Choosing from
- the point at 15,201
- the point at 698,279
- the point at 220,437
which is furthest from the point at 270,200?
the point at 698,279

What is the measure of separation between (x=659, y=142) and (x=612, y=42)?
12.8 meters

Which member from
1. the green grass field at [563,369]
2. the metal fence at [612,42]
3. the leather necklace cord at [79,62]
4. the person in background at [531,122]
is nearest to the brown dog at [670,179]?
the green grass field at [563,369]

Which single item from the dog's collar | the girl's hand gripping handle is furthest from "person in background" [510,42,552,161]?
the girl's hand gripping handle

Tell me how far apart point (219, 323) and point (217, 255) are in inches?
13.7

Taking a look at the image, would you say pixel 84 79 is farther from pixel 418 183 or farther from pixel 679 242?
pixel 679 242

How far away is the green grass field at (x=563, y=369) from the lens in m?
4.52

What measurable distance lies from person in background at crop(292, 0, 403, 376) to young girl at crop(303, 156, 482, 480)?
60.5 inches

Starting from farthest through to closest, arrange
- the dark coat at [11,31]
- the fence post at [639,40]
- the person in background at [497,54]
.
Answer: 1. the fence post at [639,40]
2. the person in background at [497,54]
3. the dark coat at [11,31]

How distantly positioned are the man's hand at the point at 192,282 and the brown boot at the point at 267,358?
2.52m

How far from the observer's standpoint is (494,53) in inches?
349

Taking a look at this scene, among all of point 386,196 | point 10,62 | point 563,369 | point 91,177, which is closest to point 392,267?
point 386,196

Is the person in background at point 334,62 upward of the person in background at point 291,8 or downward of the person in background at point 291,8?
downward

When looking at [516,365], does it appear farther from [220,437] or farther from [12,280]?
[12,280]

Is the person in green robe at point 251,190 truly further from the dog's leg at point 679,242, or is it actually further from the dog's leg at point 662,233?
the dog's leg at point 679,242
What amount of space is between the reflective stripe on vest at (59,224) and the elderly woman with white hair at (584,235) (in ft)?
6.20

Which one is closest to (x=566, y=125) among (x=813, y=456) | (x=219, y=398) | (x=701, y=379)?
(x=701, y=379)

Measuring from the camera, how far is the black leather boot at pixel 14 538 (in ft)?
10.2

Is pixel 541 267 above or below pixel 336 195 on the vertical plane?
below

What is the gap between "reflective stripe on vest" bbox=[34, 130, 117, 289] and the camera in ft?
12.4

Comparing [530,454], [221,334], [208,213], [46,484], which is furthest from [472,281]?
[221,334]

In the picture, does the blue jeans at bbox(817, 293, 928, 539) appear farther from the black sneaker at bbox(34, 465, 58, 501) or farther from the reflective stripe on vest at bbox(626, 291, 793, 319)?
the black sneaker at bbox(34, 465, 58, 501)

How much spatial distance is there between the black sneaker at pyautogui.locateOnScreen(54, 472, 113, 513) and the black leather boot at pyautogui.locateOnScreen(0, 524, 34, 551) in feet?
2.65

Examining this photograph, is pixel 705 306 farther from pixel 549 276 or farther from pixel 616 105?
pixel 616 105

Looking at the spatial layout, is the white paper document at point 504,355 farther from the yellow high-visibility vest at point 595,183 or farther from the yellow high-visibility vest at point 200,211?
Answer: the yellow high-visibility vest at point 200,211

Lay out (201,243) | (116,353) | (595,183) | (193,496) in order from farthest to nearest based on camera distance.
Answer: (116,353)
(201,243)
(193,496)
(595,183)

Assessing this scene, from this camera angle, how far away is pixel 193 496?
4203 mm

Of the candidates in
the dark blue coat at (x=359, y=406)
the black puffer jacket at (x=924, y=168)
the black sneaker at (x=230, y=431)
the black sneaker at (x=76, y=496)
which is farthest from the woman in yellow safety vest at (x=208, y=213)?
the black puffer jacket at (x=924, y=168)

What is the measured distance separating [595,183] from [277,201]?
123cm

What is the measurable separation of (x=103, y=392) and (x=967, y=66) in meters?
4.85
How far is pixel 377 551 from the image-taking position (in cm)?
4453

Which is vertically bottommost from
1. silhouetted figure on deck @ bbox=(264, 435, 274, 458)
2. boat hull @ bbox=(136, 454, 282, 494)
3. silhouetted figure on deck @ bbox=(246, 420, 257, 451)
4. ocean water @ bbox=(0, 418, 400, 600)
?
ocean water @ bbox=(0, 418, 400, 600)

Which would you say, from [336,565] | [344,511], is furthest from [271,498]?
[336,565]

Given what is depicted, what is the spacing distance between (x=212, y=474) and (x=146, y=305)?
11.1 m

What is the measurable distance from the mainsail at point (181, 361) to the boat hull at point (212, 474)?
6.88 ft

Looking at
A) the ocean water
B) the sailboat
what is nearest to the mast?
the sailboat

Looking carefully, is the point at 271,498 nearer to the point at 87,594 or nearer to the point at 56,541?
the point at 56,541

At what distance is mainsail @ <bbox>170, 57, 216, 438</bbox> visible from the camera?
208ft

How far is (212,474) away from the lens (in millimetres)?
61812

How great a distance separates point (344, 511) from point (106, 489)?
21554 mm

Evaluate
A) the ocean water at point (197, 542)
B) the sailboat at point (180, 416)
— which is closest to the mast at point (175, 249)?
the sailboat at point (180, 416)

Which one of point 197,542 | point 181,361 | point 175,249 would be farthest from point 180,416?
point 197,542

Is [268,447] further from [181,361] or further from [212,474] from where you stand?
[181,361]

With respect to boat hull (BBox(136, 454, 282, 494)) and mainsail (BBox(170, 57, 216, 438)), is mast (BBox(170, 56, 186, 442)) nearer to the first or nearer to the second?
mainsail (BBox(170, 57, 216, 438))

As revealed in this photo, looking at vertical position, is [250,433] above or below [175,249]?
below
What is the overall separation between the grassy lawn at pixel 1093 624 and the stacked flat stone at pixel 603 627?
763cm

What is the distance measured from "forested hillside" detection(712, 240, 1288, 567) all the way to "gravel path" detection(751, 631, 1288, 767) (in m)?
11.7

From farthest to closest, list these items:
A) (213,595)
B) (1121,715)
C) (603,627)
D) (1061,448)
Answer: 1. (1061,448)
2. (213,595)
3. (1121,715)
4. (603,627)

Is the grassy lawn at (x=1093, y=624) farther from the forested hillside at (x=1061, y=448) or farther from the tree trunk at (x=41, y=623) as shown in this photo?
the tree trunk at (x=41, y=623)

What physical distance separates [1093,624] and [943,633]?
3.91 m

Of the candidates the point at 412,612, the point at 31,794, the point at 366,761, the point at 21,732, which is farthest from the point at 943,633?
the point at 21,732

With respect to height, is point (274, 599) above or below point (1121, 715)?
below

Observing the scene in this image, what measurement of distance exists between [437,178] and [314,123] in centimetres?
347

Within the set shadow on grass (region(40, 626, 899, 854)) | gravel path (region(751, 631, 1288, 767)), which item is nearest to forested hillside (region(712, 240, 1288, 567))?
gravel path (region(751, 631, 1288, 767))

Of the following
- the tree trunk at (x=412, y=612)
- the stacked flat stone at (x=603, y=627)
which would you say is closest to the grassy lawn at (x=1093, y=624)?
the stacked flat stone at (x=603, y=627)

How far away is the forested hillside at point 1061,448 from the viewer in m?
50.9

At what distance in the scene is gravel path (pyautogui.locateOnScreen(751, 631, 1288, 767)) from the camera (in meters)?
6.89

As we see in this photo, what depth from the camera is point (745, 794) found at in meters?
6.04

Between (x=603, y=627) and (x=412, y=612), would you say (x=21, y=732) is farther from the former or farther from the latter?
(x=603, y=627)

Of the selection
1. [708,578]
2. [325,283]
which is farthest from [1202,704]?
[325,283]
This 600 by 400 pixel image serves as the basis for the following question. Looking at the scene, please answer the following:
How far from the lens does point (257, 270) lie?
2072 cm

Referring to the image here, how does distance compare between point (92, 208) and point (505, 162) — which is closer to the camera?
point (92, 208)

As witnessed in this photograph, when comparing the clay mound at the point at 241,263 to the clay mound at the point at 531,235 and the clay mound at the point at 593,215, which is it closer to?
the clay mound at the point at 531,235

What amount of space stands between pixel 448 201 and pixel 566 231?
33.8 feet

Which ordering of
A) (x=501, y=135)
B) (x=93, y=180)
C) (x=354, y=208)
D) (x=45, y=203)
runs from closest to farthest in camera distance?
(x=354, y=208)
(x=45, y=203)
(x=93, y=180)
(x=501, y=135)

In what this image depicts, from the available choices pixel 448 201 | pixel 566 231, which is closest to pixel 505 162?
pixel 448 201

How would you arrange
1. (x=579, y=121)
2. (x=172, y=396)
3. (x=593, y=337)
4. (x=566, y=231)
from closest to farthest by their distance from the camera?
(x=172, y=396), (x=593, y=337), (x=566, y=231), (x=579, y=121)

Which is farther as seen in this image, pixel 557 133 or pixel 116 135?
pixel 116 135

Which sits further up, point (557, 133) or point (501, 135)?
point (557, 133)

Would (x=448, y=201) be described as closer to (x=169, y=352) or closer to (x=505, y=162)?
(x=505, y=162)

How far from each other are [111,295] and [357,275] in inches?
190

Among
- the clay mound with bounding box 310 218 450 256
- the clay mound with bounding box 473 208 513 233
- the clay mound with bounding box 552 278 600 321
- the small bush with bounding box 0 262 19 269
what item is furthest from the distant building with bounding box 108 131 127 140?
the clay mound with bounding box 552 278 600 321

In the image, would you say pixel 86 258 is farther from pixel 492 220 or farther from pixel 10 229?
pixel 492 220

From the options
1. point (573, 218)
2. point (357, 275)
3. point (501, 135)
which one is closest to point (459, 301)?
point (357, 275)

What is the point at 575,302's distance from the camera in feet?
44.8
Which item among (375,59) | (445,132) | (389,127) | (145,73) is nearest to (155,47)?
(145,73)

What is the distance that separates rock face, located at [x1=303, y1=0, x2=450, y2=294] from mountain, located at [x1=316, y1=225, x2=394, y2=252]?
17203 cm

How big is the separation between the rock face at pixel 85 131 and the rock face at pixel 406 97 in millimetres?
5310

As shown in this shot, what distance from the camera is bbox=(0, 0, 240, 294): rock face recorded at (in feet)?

● What you will do:
Starting at the line that contains "What amount of space stands", copy each line exactly through the end of the listing above. Include that first line and the last one, and add nothing.

● The reply:
What amount of space stands between pixel 448 201 and pixel 566 231?
33.8 feet

Which ordering of
A) (x=501, y=135)
B) (x=93, y=180)
C) (x=354, y=208)
D) (x=45, y=203)
runs from closest to farthest in camera distance?
(x=354, y=208)
(x=45, y=203)
(x=93, y=180)
(x=501, y=135)

In what this image depicts, from the available choices pixel 448 201 | pixel 566 231, which is closest to pixel 505 162?
pixel 448 201

How would you arrange
1. (x=579, y=121)
2. (x=172, y=396)
3. (x=593, y=337)
4. (x=566, y=231)
from closest to farthest by their distance from the camera?
(x=172, y=396), (x=593, y=337), (x=566, y=231), (x=579, y=121)

Which is farther as seen in this image, pixel 557 133 or pixel 116 135?
pixel 116 135

Which sits further up, point (557, 133) or point (501, 135)?
point (557, 133)

Would (x=448, y=201) be described as closer to (x=169, y=352) or closer to (x=505, y=162)?
(x=505, y=162)

How far from each other are [111,295] and [357,275] in inches?
190

Among
- the clay mound with bounding box 310 218 450 256
- the clay mound with bounding box 473 208 513 233
- the clay mound with bounding box 552 278 600 321
- the small bush with bounding box 0 262 19 269
what item is furthest from the distant building with bounding box 108 131 127 140?
the clay mound with bounding box 552 278 600 321

In the image, would you say pixel 86 258 is farther from pixel 492 220 or farther from pixel 10 229?
pixel 492 220

From the options
1. point (573, 218)
2. point (357, 275)
3. point (501, 135)
which one is closest to point (459, 301)?
point (357, 275)

What is the point at 575,302's distance from the camera in feet?
44.8
Which item among (375,59) | (445,132) | (389,127) | (145,73) is nearest to (155,47)?
(145,73)

What is the distance that separates rock face, located at [x1=303, y1=0, x2=450, y2=294] from mountain, located at [x1=316, y1=225, x2=394, y2=252]?
17203 cm

How big is the separation between the rock face at pixel 85 131 and the rock face at pixel 406 97 in millimetres?
5310

As shown in this shot, what distance from the camera is bbox=(0, 0, 240, 294): rock face recorded at (in feet)?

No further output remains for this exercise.